The problem
Count the lines of the items below that contain the word "options", and give only that number.

(Spatial question items)
= = = =
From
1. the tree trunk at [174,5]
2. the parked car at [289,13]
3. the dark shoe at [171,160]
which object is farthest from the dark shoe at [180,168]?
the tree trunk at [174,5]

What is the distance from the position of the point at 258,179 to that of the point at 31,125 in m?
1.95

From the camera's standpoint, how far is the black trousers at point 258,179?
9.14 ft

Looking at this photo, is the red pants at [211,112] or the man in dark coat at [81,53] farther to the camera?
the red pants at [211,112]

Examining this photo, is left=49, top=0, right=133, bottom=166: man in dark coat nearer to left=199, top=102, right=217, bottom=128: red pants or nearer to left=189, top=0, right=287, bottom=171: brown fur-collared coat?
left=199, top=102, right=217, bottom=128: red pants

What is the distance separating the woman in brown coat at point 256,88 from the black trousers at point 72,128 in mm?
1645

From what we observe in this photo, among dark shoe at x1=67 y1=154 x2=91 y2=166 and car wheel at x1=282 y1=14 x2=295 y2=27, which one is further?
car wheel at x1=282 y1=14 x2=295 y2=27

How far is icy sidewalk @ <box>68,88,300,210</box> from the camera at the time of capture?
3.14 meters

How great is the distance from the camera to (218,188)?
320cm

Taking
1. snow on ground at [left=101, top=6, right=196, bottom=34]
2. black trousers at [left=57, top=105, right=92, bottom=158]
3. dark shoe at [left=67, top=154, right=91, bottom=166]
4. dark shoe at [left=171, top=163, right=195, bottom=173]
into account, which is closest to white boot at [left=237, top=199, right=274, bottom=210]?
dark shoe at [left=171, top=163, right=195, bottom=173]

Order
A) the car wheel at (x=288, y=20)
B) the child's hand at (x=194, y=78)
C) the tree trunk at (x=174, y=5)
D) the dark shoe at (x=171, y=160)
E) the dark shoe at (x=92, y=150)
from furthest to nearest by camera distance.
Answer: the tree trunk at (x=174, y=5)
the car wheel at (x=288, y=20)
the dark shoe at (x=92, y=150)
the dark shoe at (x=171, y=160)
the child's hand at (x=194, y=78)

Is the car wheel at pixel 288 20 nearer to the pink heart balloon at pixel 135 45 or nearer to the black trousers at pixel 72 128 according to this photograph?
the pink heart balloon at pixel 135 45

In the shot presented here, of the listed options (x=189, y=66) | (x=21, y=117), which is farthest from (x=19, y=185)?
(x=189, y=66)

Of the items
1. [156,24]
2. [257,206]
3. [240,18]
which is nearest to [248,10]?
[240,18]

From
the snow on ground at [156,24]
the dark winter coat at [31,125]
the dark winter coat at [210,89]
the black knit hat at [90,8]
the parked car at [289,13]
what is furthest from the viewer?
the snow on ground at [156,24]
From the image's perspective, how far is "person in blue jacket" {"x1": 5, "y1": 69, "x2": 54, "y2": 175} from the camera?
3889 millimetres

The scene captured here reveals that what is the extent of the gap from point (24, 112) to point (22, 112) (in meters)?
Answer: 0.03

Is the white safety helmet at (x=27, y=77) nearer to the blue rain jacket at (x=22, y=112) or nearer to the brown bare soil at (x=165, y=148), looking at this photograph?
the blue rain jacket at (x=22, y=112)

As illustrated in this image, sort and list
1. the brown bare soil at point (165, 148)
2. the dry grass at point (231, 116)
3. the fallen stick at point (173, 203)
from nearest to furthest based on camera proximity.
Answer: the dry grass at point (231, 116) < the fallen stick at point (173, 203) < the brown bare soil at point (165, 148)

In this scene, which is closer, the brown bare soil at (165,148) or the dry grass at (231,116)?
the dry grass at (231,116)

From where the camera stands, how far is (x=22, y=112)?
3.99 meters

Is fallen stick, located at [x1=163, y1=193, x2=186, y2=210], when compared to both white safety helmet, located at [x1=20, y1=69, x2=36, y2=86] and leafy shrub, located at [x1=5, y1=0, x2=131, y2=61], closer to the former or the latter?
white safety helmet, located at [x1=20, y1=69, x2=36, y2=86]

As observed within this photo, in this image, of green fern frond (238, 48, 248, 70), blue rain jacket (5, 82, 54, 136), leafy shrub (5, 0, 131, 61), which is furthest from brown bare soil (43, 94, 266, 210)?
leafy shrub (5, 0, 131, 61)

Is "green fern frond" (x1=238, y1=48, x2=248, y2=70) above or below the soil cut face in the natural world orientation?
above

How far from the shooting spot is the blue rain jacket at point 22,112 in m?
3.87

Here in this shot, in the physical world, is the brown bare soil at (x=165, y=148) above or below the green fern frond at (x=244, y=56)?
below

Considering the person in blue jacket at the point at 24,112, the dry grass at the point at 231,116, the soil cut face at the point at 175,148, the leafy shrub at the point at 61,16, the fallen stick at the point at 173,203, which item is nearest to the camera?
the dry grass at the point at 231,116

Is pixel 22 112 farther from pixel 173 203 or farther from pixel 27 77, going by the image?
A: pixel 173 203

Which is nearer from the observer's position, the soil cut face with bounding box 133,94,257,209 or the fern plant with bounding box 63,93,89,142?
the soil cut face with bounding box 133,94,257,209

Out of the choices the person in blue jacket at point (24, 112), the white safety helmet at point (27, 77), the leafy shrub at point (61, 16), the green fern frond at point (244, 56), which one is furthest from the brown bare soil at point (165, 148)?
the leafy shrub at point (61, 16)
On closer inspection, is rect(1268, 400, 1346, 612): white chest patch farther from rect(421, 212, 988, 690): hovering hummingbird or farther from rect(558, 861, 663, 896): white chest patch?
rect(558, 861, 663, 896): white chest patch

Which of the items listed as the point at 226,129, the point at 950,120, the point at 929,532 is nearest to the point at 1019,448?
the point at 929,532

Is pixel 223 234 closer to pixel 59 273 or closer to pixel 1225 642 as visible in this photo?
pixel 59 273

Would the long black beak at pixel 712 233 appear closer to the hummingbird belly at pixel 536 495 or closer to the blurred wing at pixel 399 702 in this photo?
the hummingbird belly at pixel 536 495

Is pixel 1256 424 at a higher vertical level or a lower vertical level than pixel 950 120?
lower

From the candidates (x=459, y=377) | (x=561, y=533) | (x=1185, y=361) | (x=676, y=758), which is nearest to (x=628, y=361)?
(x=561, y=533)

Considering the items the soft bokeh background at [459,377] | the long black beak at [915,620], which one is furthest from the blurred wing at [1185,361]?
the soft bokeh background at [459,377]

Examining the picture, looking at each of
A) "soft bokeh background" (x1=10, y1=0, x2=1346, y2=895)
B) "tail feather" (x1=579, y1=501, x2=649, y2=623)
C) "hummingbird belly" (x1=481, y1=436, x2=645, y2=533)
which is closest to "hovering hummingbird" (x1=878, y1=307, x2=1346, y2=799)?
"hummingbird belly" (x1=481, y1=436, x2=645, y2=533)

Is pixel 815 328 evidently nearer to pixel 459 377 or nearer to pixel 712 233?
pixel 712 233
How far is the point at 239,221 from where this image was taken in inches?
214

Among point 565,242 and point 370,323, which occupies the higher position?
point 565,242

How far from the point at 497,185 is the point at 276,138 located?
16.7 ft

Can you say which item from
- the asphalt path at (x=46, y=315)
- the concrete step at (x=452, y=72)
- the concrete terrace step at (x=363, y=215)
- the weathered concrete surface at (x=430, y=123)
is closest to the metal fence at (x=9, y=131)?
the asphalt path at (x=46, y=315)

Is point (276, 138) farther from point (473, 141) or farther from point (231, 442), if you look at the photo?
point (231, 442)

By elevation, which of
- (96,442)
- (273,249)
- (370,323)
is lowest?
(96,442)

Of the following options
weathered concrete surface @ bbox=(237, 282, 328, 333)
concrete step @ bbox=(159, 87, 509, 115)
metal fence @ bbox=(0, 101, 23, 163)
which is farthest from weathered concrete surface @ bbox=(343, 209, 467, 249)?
= = = =
Result of the exercise
2